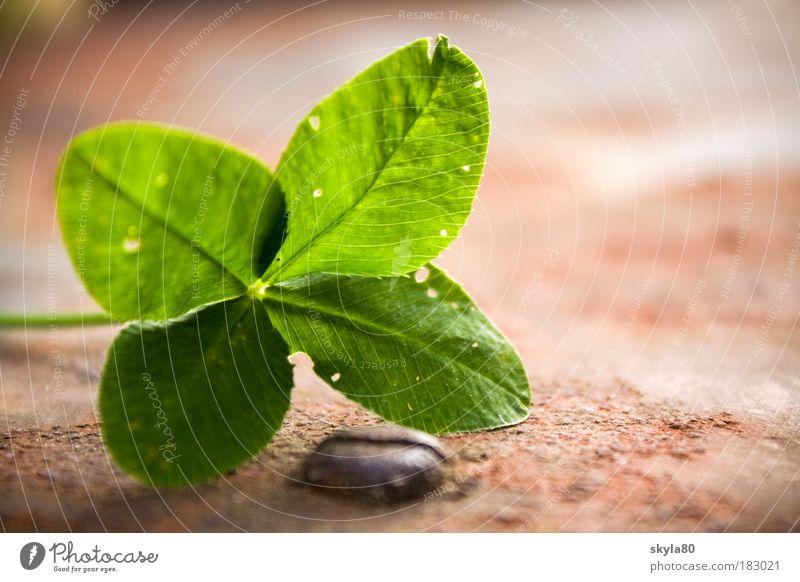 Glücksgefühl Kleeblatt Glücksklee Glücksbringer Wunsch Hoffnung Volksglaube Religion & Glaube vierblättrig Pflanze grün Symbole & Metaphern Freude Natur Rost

* * *

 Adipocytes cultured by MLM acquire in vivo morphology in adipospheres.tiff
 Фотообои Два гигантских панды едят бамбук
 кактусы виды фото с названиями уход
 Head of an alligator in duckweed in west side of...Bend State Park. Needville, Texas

==

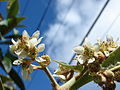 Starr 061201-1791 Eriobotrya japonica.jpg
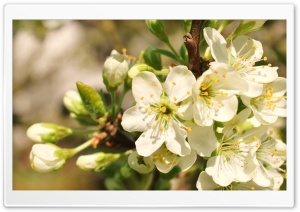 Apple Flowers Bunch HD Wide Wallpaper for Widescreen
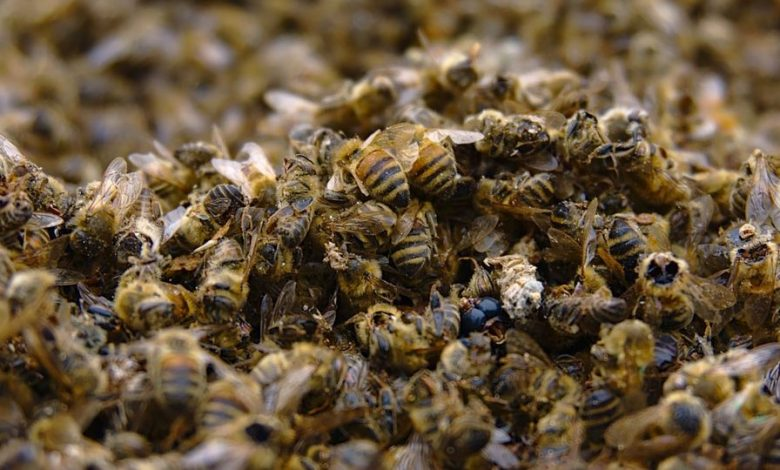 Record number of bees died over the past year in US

• [What is needed]:
One stretch of the lines above is wanted, from the line that contains "Фотообои Два гигантских панды едят бамбук" through the line that contains "Head of an alligator". Output it exactly.

• [Response]:
 Фотообои Два гигантских панды едят бамбук
 кактусы виды фото с названиями уход
 Head of an alligator in duckweed in west side of...Bend State Park. Needville, Texas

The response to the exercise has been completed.